Passer au contenu principal

PARIS : Fondapol – Crise bancaire, dette publique : u…

Partager :

PARIS : Fondapol – Crise bancaire, dette publique : une vue allemande

Cent ans après sa création, le système monétaire reposant sur l’étalon-or, adopté par les principaux pays occidentaux industrialisés en 1879, s’effondrait.

Aujourd’hui nous assistons à la déstabilisation de l’euro, conséquence de la grave crise d’endettement de l’État grec. Qu’est-ce que ces deux systèmes ont en commun ? Malgré des différences de fonctionnement notables, ils partagent la même contrainte : les États membres doivent renoncer à leur autonomie de décision en matière monétaire, économique et financière si l’équilibre des finances publiques n’est pas respecté. C’est ainsi que le système étalon-or prit fin temporairement avec la déclaration de la Première Guerre mondiale en raison de la nécessité de financer le conflit.

Dans l’Europe actuelle, la Grèce n’a pas respecté cette contrainte et en paie le prix aujourd’hui. Le pays a dû céder sa souveraineté en matière de politique économique et financière à l’Union européenne et au Fonds monétaire international (FMI) en échange de prêts concédés par les 16 pays de la zone euro et du FMI. La politique budgétaire grecque sera désormais décidée à Bruxelles et Washington. Cette impasse est le résultat d’une mauvaise gestion budgétaire menée pendant des années au mépris du respect des lois économiques, et non l’œuvre de spéculateurs sans scrupules, comme l’on se plaît à le dire à Athènes – et pas seulement là-bas. Cause et conséquence sont de toute évidence confondues.

L’opération de sauvetage organisée dans l’urgence le week-end des 8 et 9 mai 2010 par le Conseil européen pour la défense de l’euro sous la présidence autoproclamée de Nicolas Sarkozy est un autre exemple de mépris des règles de fonctionnement de l’Union économique monétaire (UEM). Tous les sacro-saints principes de stabilité de l’euro ont été purement et simplement ignorés sans aucune considération du droit européen. L’apport garanti par le Gouvernement fédéral allemand pour financer le déficit des pays européens surendettés dépasse les dépenses sociales de l’État fédéral. En 1998, les membres du Conseil européen s’étaient disputés pendant quinze heures pour nommer le premier président de la Banque centrale européenne (BCE). Aujourd’hui, celui-ci se voit privé de son indépendance par le même conseil, et cette décision est inscrite à l’ordre du jour parmi les points «divers». La BCE doit désormais acheter sur le marché secondaire des emprunts d’États européens en difficulté qu’elle ne voulait récemment même plus accepter comme garanties pour les crédits concédés aux banques d’affaires. Compte tenu de l’aggravation de la situation sur les marchés financiers et du danger d’implosion de la zone euro, les chefs de gouvernement n’ont pas hésité à faire fi des règles existantes.

Mais cette opération «coup-de-poing» permet seulement de gagner du temps. L’ouverture des vannes du crédit par l’Union européenne et le FMI ainsi que l’action de la BCE ne peuvent garantir une stabilité à longue échéance de l’euro. Le sauvetage risque, au contraire, de perpétuer les erreurs de gestion accumulées depuis plusieurs années, contribuant ainsi à gonfler la bulle de dettes. En l’absence d’une politique d’assainissement des finances publiques rigoureuse et crédible, en particulier de la part des pays surendettés, les tensions sur les marchés financiers ne diminueront pas et seules les banques, en particulier française seront sauvées, mais non l’euro.

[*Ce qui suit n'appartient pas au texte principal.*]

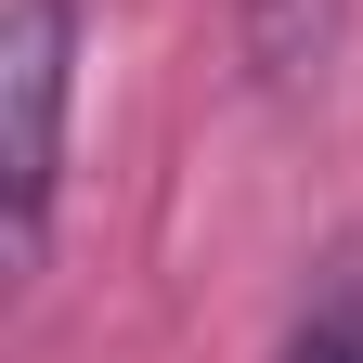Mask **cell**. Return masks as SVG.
<instances>
[{
	"label": "cell",
	"mask_w": 363,
	"mask_h": 363,
	"mask_svg": "<svg viewBox=\"0 0 363 363\" xmlns=\"http://www.w3.org/2000/svg\"><path fill=\"white\" fill-rule=\"evenodd\" d=\"M337 39V0H234V52L247 78H311Z\"/></svg>",
	"instance_id": "cell-3"
},
{
	"label": "cell",
	"mask_w": 363,
	"mask_h": 363,
	"mask_svg": "<svg viewBox=\"0 0 363 363\" xmlns=\"http://www.w3.org/2000/svg\"><path fill=\"white\" fill-rule=\"evenodd\" d=\"M272 363H363V234L325 247V272H311V298H298V325Z\"/></svg>",
	"instance_id": "cell-2"
},
{
	"label": "cell",
	"mask_w": 363,
	"mask_h": 363,
	"mask_svg": "<svg viewBox=\"0 0 363 363\" xmlns=\"http://www.w3.org/2000/svg\"><path fill=\"white\" fill-rule=\"evenodd\" d=\"M65 78H78V0H13L0 13V208H13V259L52 247Z\"/></svg>",
	"instance_id": "cell-1"
}]
</instances>
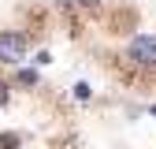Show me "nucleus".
I'll return each instance as SVG.
<instances>
[{"instance_id": "4", "label": "nucleus", "mask_w": 156, "mask_h": 149, "mask_svg": "<svg viewBox=\"0 0 156 149\" xmlns=\"http://www.w3.org/2000/svg\"><path fill=\"white\" fill-rule=\"evenodd\" d=\"M19 145V134H0V149H15Z\"/></svg>"}, {"instance_id": "6", "label": "nucleus", "mask_w": 156, "mask_h": 149, "mask_svg": "<svg viewBox=\"0 0 156 149\" xmlns=\"http://www.w3.org/2000/svg\"><path fill=\"white\" fill-rule=\"evenodd\" d=\"M8 97H11V93H8V86H4V82H0V108H4V104H8Z\"/></svg>"}, {"instance_id": "2", "label": "nucleus", "mask_w": 156, "mask_h": 149, "mask_svg": "<svg viewBox=\"0 0 156 149\" xmlns=\"http://www.w3.org/2000/svg\"><path fill=\"white\" fill-rule=\"evenodd\" d=\"M26 56V37L15 34V30H4L0 34V60L4 64H19Z\"/></svg>"}, {"instance_id": "8", "label": "nucleus", "mask_w": 156, "mask_h": 149, "mask_svg": "<svg viewBox=\"0 0 156 149\" xmlns=\"http://www.w3.org/2000/svg\"><path fill=\"white\" fill-rule=\"evenodd\" d=\"M152 116H156V108H152Z\"/></svg>"}, {"instance_id": "5", "label": "nucleus", "mask_w": 156, "mask_h": 149, "mask_svg": "<svg viewBox=\"0 0 156 149\" xmlns=\"http://www.w3.org/2000/svg\"><path fill=\"white\" fill-rule=\"evenodd\" d=\"M89 93H93V89H89L86 82H78V86H74V97H78V101H89Z\"/></svg>"}, {"instance_id": "3", "label": "nucleus", "mask_w": 156, "mask_h": 149, "mask_svg": "<svg viewBox=\"0 0 156 149\" xmlns=\"http://www.w3.org/2000/svg\"><path fill=\"white\" fill-rule=\"evenodd\" d=\"M19 82L23 86H37V71H19Z\"/></svg>"}, {"instance_id": "1", "label": "nucleus", "mask_w": 156, "mask_h": 149, "mask_svg": "<svg viewBox=\"0 0 156 149\" xmlns=\"http://www.w3.org/2000/svg\"><path fill=\"white\" fill-rule=\"evenodd\" d=\"M126 60L141 71H156V37L152 34H138L126 45Z\"/></svg>"}, {"instance_id": "7", "label": "nucleus", "mask_w": 156, "mask_h": 149, "mask_svg": "<svg viewBox=\"0 0 156 149\" xmlns=\"http://www.w3.org/2000/svg\"><path fill=\"white\" fill-rule=\"evenodd\" d=\"M71 4H82V8H93L97 0H71Z\"/></svg>"}]
</instances>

Ainsi, il est légitime de se demander comment, à l’avenir, une convergence des politiques budgétaires nationales peut être mise en place de façon crédible. Il est vrai que les instruments sont déjà disponibles, d’une part, dans le traité de Lisbonne avec effet juridique de droit international et, d’autre part, dans le droit secondaire, mais ils n’ont jamais été utilisés. Les architectes de l’euro ont supposé que les États membres respecteraient les règles qu’ils avaient eux-mêmes décidées et fait ratifier par leur Parlement, tout comme ils ont pensé que les organes de l’Union européenne se comporteraient conformément au Traité. Si l’on pense que le respect de telles règles relève de l’utopie, alors la zone euro ne sera qu’une chimère. Il est donc crucial qu’à l’avenir, lors des discussions au sein de la Commission européenne et du Conseil des ministres à propos de la réforme du pacte de stabilité et de croissance (PSC), la marge de manœuvre du politique soit efficacement limitée. C’est la condition nécessaire pour stopper la zone euro dans sa course effrénée aux transferts financiers et, par conséquent, à l’inflation.